### Passage
On a centerboard or kickup rudder, the relationship with the flow must be maintained, with the flow (minimal aspect), which means it will have to vary it's angle of attack, depending on relative board position. With the board at 1/2 down on a reach, the end plate would have to adopt the correct angle, to align with the flow. This could be as simple as a pivot, permitting the end plate to adjust to the flow from it's own forward movement (also pitching motion). It would probably need some dampening method or flutter could result, creating more drag and tip disturbance (lose of lift).

A dagger board and fixed rudder could use this feature and foil boats like the Moth and others, do in fact incorporate wings to permit very high speeds. These are usually in concert (not necessarily so) with a rudder mounted foil. They work because the foils don't move much from their minimum aspect to the flow. Most of the real speed freaks have to incorporate trim tabs on the foils to control pitch when up on the foils, but these speeds (an average foil Moth 20 MPH, all out racer 27 MPH and the bigger boats now pushing 50 MPH) with sails on the water, are short lived and the boats delicate.

### Given exercise 1
Please rewrite the records starting at the line containing "Look at this image and locate all tea" and ending at the line containing "left=433, top=448, right=455, bottom=473", swapping "pixel values" for "pixel coordinates" and leaving everything else unchanged.
The passage and the records are separate, unrelated material.

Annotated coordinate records

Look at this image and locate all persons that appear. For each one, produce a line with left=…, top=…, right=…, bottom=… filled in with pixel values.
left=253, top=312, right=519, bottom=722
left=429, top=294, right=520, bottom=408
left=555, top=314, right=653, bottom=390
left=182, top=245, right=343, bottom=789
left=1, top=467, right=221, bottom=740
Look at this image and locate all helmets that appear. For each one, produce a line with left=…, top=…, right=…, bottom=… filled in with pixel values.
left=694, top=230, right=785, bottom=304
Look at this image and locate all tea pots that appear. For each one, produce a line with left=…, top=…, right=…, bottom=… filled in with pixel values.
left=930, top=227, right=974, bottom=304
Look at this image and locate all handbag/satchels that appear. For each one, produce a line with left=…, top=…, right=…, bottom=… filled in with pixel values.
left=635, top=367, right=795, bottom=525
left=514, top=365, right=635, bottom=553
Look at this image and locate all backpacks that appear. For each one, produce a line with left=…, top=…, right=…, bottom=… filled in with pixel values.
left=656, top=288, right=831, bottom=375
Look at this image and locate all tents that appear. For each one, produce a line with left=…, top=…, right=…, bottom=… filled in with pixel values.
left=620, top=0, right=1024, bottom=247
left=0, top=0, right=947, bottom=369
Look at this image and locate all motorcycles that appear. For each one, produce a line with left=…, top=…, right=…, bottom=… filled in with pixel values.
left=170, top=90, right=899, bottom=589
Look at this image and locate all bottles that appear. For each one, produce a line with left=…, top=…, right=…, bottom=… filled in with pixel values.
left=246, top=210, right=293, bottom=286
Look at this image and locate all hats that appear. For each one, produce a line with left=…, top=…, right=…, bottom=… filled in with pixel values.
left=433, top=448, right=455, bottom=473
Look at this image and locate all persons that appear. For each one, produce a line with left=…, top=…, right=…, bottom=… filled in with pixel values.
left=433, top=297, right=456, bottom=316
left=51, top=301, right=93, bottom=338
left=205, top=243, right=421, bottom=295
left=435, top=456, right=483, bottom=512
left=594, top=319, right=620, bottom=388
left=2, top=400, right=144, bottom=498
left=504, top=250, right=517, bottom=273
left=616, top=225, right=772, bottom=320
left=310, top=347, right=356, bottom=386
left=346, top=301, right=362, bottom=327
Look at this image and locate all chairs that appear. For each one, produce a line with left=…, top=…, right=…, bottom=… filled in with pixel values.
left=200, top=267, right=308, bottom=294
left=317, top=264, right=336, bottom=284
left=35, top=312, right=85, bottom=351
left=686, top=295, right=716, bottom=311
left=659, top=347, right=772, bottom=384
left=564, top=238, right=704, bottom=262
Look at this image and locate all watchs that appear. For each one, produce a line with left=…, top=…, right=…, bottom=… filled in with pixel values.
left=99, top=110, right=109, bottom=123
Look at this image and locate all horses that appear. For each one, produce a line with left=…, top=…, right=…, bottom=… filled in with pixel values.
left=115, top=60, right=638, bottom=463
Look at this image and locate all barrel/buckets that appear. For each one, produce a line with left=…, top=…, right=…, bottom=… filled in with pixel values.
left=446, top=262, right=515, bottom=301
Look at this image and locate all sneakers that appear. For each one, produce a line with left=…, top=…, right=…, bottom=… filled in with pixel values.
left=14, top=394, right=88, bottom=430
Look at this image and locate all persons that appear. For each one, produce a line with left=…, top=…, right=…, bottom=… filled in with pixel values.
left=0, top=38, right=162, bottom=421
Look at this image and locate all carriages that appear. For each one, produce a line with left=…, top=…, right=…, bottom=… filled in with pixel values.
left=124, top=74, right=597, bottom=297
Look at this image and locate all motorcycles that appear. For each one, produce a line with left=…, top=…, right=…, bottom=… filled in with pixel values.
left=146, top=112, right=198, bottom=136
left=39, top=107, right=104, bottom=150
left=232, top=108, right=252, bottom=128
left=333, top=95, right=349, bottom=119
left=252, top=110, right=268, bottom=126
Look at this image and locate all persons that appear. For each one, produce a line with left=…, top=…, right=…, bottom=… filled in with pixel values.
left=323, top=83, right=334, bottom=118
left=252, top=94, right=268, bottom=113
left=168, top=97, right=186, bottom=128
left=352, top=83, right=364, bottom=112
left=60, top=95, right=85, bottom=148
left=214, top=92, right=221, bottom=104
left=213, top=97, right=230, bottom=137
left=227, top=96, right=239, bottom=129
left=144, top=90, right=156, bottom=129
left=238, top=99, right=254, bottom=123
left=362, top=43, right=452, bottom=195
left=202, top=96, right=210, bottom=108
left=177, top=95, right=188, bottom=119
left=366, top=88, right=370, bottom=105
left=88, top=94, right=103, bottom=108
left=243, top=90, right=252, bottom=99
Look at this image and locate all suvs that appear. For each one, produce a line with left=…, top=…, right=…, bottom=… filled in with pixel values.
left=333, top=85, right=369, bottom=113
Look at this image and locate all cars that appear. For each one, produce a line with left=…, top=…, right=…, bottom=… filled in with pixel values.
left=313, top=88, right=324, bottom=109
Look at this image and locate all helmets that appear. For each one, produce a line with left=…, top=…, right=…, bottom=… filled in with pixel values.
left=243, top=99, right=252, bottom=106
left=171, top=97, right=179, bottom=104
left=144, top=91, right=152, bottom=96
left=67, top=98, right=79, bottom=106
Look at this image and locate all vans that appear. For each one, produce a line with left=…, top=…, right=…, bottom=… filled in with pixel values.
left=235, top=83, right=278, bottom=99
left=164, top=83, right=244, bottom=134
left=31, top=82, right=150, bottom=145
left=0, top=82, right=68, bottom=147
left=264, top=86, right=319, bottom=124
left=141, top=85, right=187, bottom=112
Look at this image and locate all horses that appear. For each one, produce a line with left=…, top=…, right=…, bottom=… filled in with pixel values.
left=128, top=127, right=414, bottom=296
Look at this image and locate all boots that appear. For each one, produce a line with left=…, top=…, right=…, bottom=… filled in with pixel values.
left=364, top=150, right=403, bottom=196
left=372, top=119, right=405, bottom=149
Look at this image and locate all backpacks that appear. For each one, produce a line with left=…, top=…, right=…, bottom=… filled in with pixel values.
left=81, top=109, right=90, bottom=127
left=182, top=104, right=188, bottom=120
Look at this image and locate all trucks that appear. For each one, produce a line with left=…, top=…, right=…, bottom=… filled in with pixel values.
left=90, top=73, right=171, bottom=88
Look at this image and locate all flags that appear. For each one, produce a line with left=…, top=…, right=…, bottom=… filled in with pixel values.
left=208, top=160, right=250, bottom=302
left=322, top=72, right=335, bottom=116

### Given exercise 2
In the passage on sailing foils, what do most of the real speed freaks add to their foils to control pitch?

### Full answer 1
Look at this image and locate all tea pots that appear. For each one, produce a line with left=…, top=…, right=…, bottom=… filled in with pixel coordinates.
left=930, top=227, right=974, bottom=304
Look at this image and locate all handbag/satchels that appear. For each one, produce a line with left=…, top=…, right=…, bottom=… filled in with pixel coordinates.
left=635, top=367, right=795, bottom=525
left=514, top=365, right=635, bottom=553
Look at this image and locate all backpacks that appear. For each one, produce a line with left=…, top=…, right=…, bottom=… filled in with pixel coordinates.
left=656, top=288, right=831, bottom=375
Look at this image and locate all tents that appear. For each one, produce a line with left=…, top=…, right=…, bottom=… filled in with pixel coordinates.
left=620, top=0, right=1024, bottom=247
left=0, top=0, right=947, bottom=369
Look at this image and locate all motorcycles that appear. For each one, produce a line with left=…, top=…, right=…, bottom=… filled in with pixel coordinates.
left=170, top=90, right=899, bottom=589
Look at this image and locate all bottles that appear. For each one, produce a line with left=…, top=…, right=…, bottom=… filled in with pixel coordinates.
left=246, top=210, right=293, bottom=286
Look at this image and locate all hats that appear. For each one, produce a line with left=…, top=…, right=…, bottom=… filled in with pixel coordinates.
left=433, top=448, right=455, bottom=473

### Full answer 2
Trim tabs.